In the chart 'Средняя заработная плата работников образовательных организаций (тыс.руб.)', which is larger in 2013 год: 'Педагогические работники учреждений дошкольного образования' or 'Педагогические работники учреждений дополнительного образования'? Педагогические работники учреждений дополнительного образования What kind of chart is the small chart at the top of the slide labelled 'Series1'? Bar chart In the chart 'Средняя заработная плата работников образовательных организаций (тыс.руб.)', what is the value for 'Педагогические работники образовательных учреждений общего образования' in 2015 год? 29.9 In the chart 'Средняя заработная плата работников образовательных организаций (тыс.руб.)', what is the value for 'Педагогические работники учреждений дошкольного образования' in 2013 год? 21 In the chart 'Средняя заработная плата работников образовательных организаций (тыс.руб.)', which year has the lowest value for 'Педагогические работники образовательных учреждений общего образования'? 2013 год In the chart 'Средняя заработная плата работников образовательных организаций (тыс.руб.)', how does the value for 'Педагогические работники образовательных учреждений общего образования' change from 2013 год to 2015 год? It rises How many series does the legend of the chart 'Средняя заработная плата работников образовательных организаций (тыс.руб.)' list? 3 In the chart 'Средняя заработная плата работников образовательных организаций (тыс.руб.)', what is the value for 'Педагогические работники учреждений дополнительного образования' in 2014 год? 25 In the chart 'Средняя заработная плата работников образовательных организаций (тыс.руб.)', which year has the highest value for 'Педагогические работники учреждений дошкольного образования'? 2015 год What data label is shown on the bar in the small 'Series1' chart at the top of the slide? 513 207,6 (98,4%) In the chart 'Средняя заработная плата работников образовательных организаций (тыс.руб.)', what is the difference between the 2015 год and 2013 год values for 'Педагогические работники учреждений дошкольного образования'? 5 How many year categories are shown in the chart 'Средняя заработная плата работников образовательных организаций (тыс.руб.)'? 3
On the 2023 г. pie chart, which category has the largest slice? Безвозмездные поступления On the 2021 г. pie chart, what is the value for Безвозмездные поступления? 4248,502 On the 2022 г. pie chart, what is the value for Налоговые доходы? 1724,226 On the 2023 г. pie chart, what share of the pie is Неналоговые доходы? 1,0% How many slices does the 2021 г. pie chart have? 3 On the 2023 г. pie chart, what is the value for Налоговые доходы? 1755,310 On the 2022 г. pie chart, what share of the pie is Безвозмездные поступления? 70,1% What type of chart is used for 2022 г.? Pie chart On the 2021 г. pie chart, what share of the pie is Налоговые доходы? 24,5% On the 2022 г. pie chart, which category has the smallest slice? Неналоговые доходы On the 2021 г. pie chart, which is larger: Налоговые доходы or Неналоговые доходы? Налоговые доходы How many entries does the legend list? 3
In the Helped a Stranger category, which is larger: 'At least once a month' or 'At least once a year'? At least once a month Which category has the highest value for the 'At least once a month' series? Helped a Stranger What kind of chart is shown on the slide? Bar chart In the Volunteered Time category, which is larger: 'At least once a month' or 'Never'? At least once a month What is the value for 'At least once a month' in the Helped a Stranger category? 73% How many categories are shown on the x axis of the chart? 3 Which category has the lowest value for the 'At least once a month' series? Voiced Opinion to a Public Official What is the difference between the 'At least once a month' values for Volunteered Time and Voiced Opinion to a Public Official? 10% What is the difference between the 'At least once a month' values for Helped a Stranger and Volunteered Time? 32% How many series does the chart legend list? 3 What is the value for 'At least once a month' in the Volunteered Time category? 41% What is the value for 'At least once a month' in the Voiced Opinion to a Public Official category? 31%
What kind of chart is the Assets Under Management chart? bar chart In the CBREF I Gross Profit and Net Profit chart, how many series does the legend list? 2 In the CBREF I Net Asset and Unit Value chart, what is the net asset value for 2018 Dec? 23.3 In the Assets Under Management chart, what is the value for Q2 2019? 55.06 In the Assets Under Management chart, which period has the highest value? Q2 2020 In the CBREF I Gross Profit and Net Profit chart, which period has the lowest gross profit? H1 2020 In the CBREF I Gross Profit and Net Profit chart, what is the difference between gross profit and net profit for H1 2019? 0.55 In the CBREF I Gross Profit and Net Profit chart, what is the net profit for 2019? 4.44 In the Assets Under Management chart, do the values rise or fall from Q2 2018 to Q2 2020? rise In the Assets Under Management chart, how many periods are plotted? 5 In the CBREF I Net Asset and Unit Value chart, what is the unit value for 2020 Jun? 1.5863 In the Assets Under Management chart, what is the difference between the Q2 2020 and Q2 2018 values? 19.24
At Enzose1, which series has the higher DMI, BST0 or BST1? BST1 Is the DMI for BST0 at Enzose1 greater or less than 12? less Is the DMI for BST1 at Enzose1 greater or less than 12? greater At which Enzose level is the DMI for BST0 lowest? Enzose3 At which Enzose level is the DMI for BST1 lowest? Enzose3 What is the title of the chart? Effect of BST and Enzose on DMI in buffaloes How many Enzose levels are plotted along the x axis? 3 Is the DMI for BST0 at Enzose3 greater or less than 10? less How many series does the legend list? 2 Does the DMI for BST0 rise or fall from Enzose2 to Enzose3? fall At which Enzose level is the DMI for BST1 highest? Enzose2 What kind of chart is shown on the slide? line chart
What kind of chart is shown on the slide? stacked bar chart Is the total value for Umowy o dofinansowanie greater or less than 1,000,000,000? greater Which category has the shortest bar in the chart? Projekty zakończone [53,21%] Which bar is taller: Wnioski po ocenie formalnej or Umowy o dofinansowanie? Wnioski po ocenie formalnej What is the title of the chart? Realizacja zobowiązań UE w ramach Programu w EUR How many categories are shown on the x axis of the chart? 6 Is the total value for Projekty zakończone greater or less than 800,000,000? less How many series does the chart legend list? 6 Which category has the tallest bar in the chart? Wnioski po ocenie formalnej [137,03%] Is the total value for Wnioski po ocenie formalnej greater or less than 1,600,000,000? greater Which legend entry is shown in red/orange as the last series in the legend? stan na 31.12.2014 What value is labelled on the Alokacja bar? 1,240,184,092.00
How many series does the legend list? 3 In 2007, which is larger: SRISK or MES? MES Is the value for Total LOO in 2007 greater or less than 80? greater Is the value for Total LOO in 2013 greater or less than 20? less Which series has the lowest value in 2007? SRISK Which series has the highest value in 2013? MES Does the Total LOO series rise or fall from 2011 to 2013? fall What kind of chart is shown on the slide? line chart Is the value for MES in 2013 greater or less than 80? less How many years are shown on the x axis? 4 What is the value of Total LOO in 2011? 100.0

━━━━━━━━━━━━━━━━━━━━━━━━━━━━━━

> [Instruction] Please count the items above that contain the word "line", treating uppercase and lowercase as different. Give only the number.

> [Response for this exercise] 2